# Try it
Only the pictures should be dropped; every line of the data must come back exactly as written.
___ Dataset section ___
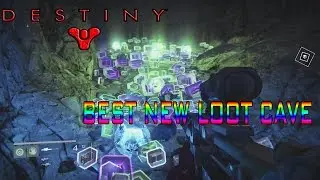 (НОВИНКА) Destiny Treasure Loot Cave 2.0 &mdash; Степное легендарное фермерство энграмм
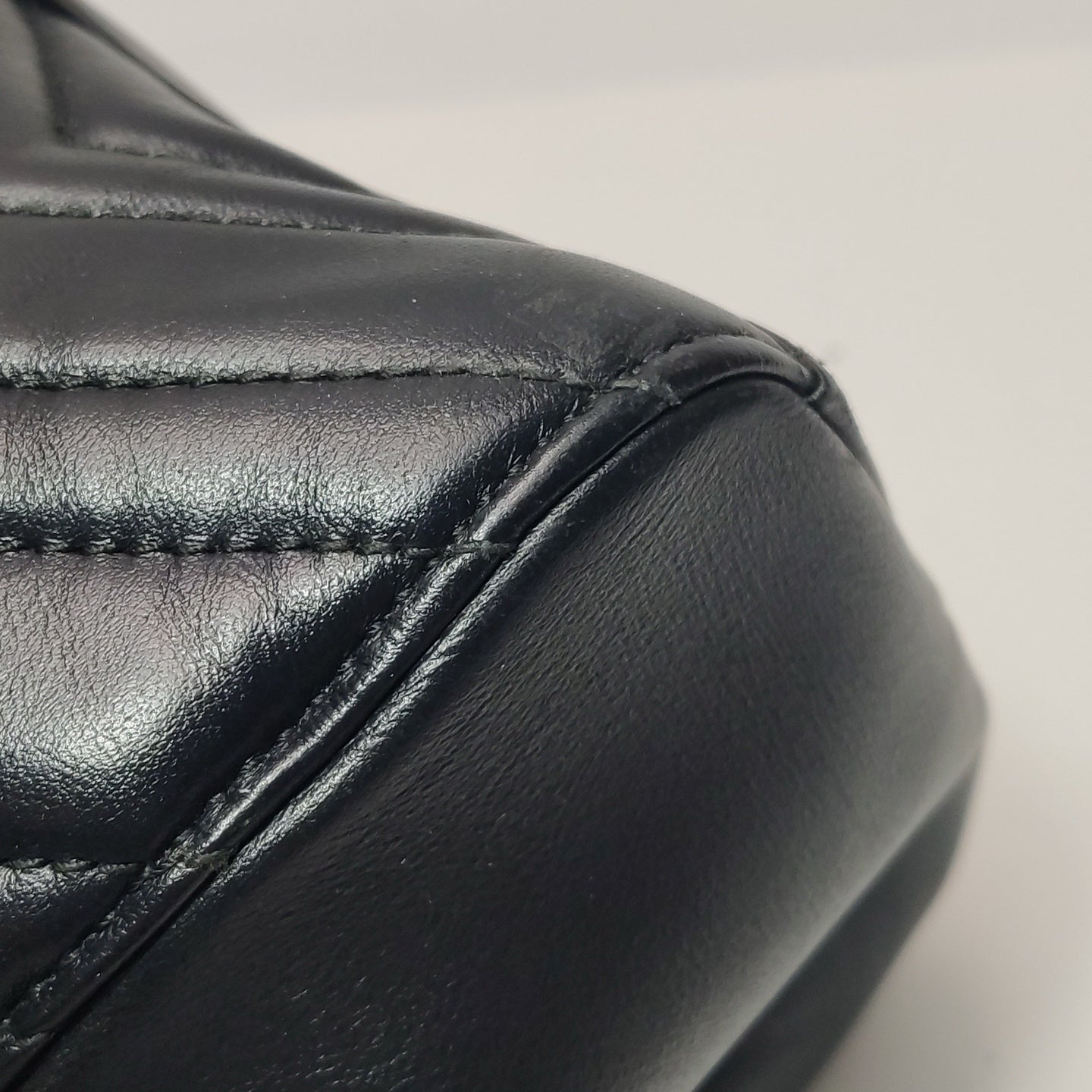 Gucci - Marmont - Leather - Black - (medium)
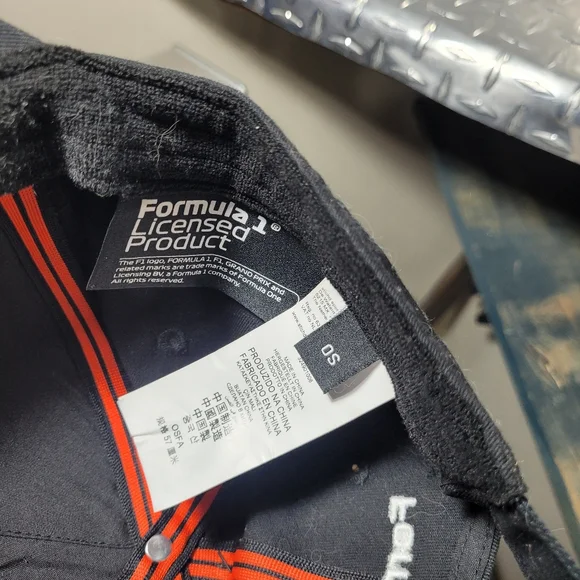 2FOR$40 Formula 1 Racing ball cap - Picture 4 of 5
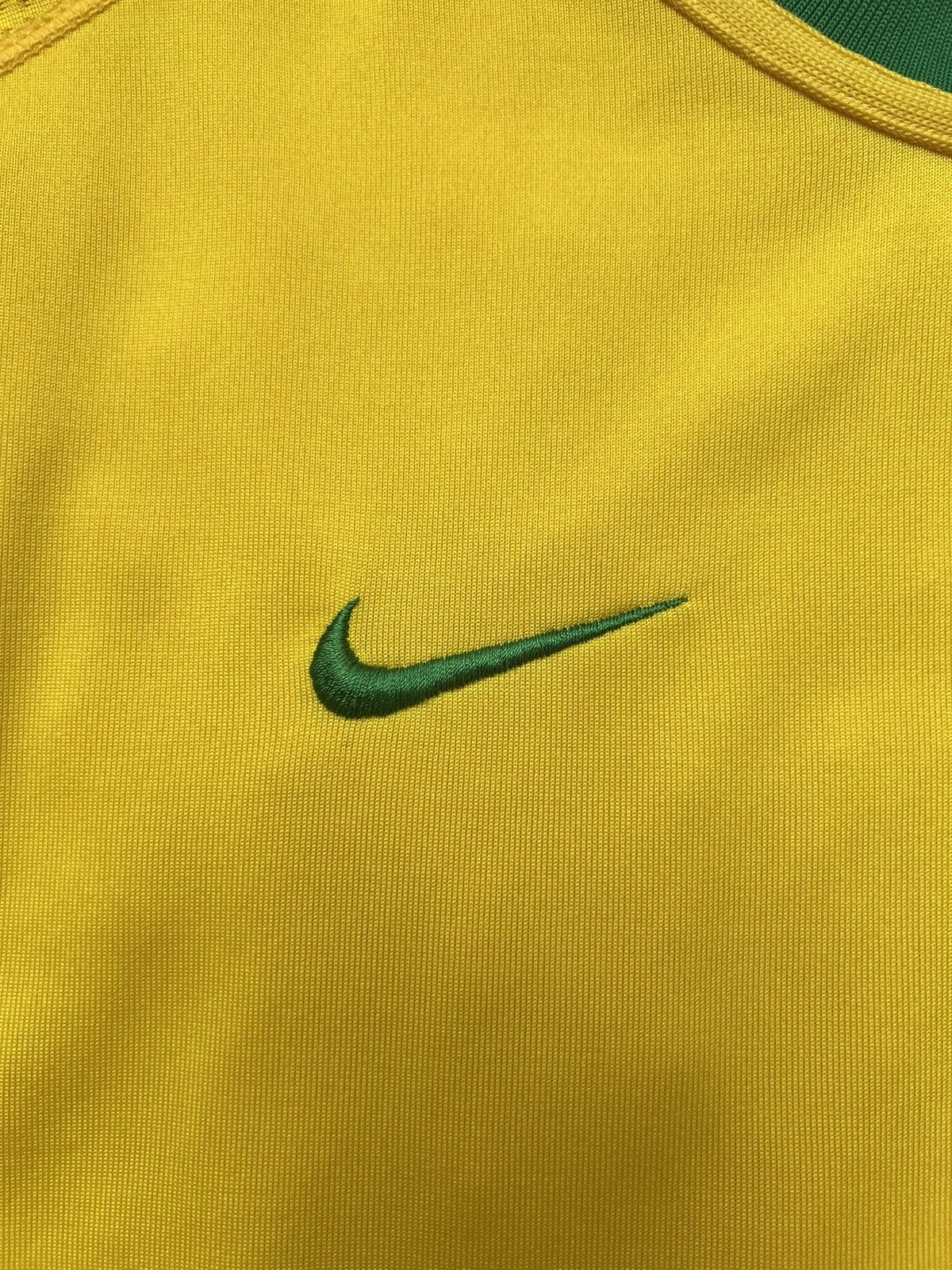 Nike Brazil Home Jersey 2000/01 Size US M / EU 48-50 / 2 - 6 Thumbnail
___
# Final answer
 (НОВИНКА) Destiny Treasure Loot Cave 2.0 &mdash; Степное легендарное фермерство энграмм
 Gucci - Marmont - Leather - Black - (medium)
 2FOR$40 Formula 1 Racing ball cap - Picture 4 of 5
 Nike Brazil Home Jersey 2000/01 Size US M / EU 48-50 / 2 - 6 Thumbnail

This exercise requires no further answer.